The attacks also underscored the terrorists’ limitations. ISIS terrorist have found refuge in the remote deserts of Syria’s interior and along the Iraqi-Syrian border. From there, they lash out against civilians and security forces in both countries. But they are also hemmed in by opponents on all sides: Syrian government troops as well as Kurdish-led fighters who control eastern Syria and are backed by U.S. forces. American raids with their Kurdish-led allies have repeatedly killed or caught ISIS leaders and, earlier this month, killed two senior ISIS figures.
The ISIS attacks this month were largely against a very vulnerable target: Syrians hunting truffles in the desert.
The truffles are a seasonal delicacy that can be sold for a high price. Since the truffle hunters work in large groups in remote areas, ISIS terrorists in previous years have repeatedly preyed on them, emerging from the desert to abduct them, kill some and ransom others for money.
On Feb. 11, ISIS fighters kidnapped about 75 truffle hunters outside the town of Palmyra. At least 16 were killed, including a woman and security officers, 25 were released and the rest remain missing.
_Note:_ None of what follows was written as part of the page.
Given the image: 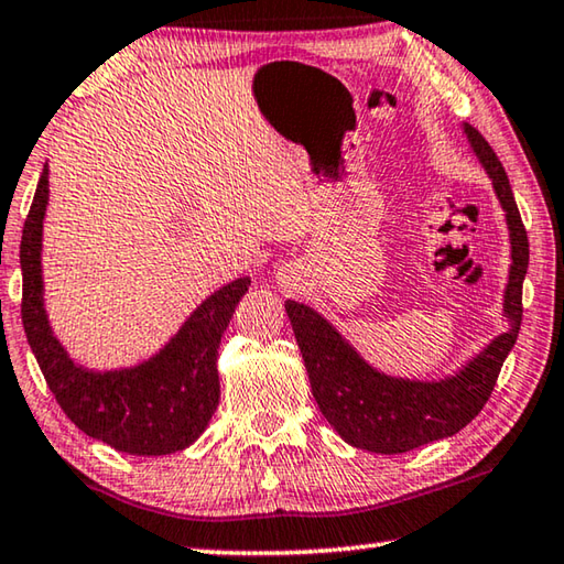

Six days later, on Friday, they attacked a group of truffle hunters outside the desert town of Sukhna, just up the highway from Palmyra, and fought with troops at a security checkpoint close by. At least 61 civilians and seven soldiers were killed. Many of the truffle hunters in the group work for three local businessmen close to the Syrian military and pro-government militias, which may have prompted ISIS to target them, according to the Britain-based Syrian Observatory for Human Rights, an opposition war monitor, and the Palmyra News Network, an activist collective that covers developments in the desert areas.
Smaller attacks around the area killed 12 other people, including soldiers, pro-government fighters and civilians.
The area is far from the northern regions devastated by the Feb. 6 earthquake that killed more than 50,000 people in Turkey and Syria. Still, ISIS terrorists “took advantage of the earthquake to send a message that the organization is still present,” said Rami Abdurrahman, who heads the Observatory.